**Your instructions:** How many lines in the listing below contain the string "pixel"? Reply with the number only.

**Exercise material:**
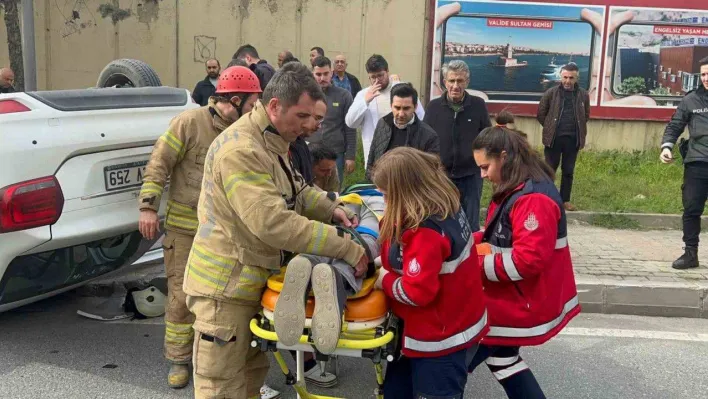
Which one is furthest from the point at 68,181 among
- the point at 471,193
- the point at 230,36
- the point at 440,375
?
the point at 230,36

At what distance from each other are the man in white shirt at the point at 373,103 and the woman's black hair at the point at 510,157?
3068 mm

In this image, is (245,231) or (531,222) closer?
(245,231)

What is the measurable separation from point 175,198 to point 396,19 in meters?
7.44

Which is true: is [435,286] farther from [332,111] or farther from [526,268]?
[332,111]

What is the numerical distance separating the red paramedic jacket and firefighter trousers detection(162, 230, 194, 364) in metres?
1.51

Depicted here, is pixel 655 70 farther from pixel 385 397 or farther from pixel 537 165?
pixel 385 397

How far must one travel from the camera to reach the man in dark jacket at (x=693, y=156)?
5.73 m

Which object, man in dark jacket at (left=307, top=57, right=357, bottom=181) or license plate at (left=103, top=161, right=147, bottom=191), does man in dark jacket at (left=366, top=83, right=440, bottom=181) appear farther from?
license plate at (left=103, top=161, right=147, bottom=191)

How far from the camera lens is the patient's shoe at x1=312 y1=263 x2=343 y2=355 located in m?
2.32

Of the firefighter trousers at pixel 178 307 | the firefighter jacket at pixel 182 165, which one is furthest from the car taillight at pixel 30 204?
the firefighter trousers at pixel 178 307

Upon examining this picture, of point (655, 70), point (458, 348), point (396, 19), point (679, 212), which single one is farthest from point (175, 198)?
point (655, 70)

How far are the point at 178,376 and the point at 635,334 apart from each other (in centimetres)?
313

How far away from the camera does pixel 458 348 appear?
268cm

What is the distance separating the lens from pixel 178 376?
3752 mm
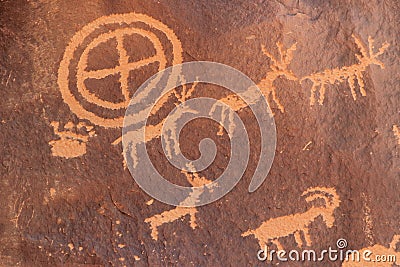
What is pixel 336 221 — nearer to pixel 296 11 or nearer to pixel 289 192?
pixel 289 192

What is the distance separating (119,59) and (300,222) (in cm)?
58

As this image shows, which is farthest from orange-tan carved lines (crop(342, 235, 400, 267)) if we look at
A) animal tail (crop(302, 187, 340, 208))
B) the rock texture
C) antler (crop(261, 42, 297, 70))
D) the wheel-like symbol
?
the wheel-like symbol

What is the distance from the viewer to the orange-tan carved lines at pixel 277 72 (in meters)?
1.27

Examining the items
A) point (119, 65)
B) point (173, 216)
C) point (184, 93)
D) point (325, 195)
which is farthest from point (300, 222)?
point (119, 65)

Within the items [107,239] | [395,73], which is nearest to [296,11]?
[395,73]

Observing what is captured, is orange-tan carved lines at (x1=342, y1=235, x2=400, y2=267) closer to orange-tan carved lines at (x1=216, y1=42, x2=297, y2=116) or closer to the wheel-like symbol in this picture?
orange-tan carved lines at (x1=216, y1=42, x2=297, y2=116)

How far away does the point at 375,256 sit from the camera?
1260mm

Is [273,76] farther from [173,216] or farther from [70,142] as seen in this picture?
[70,142]

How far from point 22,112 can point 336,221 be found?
795 millimetres

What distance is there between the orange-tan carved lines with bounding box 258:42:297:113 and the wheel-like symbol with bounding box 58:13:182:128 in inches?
8.4

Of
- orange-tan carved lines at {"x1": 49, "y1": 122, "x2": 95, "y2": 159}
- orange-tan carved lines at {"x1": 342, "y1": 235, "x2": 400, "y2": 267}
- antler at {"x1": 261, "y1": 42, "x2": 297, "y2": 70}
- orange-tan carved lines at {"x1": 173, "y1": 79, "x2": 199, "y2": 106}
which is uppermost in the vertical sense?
antler at {"x1": 261, "y1": 42, "x2": 297, "y2": 70}

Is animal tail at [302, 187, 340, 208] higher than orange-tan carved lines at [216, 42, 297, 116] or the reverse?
the reverse

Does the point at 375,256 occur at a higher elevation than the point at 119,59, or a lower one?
lower

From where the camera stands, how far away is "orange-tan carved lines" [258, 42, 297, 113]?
1272 mm
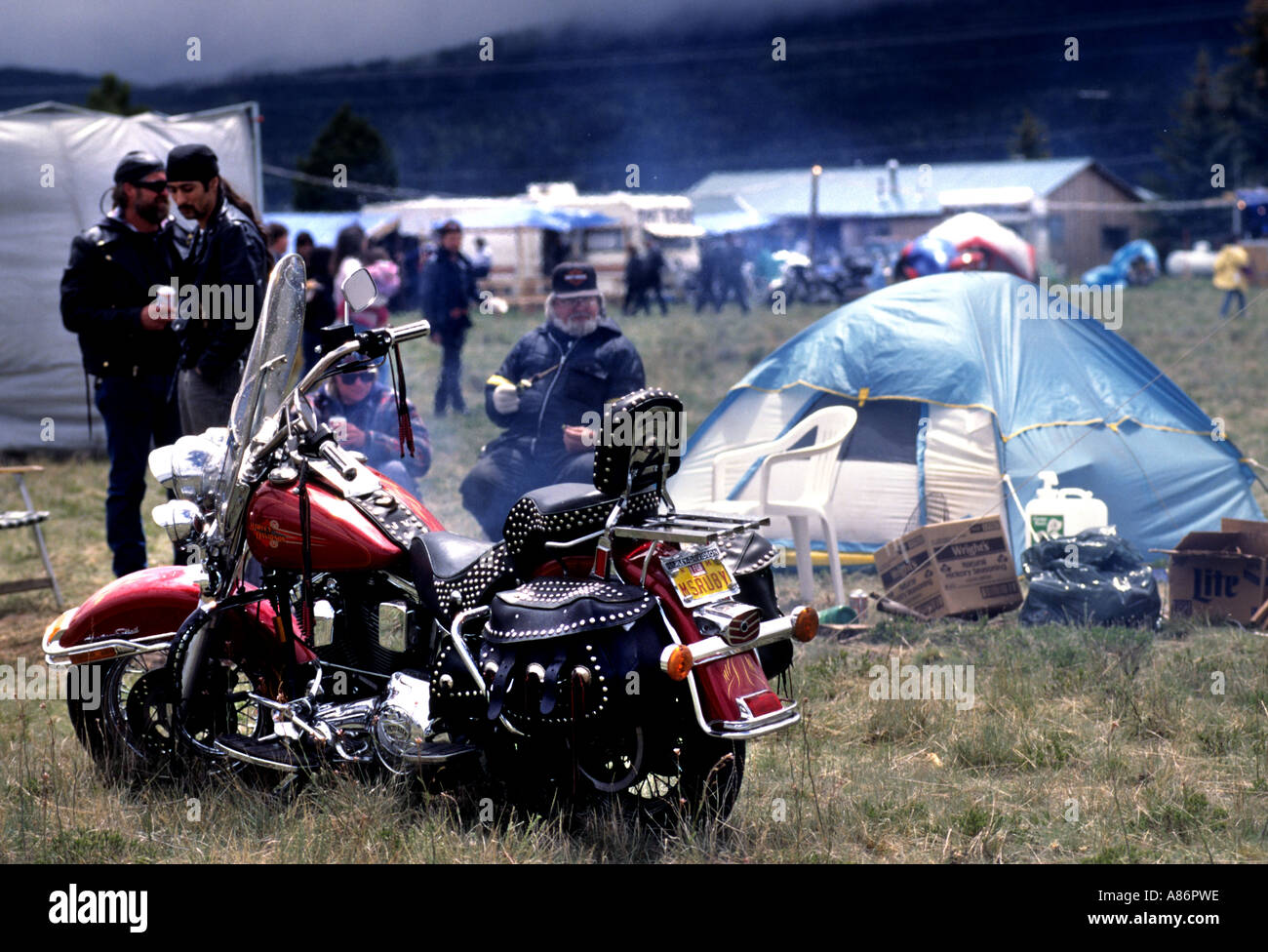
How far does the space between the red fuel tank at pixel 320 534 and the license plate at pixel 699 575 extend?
2.48 ft

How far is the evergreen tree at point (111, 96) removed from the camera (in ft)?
161

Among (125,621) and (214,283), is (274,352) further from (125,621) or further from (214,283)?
(214,283)

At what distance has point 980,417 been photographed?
6.51 m

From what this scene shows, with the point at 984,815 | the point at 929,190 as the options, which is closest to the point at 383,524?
the point at 984,815

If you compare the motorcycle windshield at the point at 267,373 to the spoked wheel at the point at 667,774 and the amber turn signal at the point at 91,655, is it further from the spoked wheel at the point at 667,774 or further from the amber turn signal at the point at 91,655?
the spoked wheel at the point at 667,774

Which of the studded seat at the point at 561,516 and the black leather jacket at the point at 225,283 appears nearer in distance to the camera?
the studded seat at the point at 561,516

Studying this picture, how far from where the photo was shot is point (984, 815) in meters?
3.54

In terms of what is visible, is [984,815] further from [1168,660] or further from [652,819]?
[1168,660]

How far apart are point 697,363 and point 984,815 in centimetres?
1332

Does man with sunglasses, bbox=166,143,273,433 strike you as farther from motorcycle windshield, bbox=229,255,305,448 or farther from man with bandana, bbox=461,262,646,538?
man with bandana, bbox=461,262,646,538

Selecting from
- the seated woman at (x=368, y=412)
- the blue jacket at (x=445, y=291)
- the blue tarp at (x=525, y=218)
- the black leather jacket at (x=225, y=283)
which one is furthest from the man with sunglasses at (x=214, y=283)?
the blue tarp at (x=525, y=218)

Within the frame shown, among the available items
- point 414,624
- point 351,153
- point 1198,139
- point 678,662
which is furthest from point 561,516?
point 1198,139

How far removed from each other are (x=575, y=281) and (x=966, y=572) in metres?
2.22

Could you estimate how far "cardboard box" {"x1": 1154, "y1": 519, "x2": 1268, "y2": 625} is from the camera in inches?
217
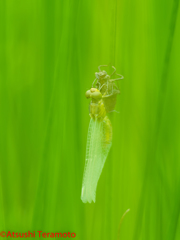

**Answer to the problem:** 10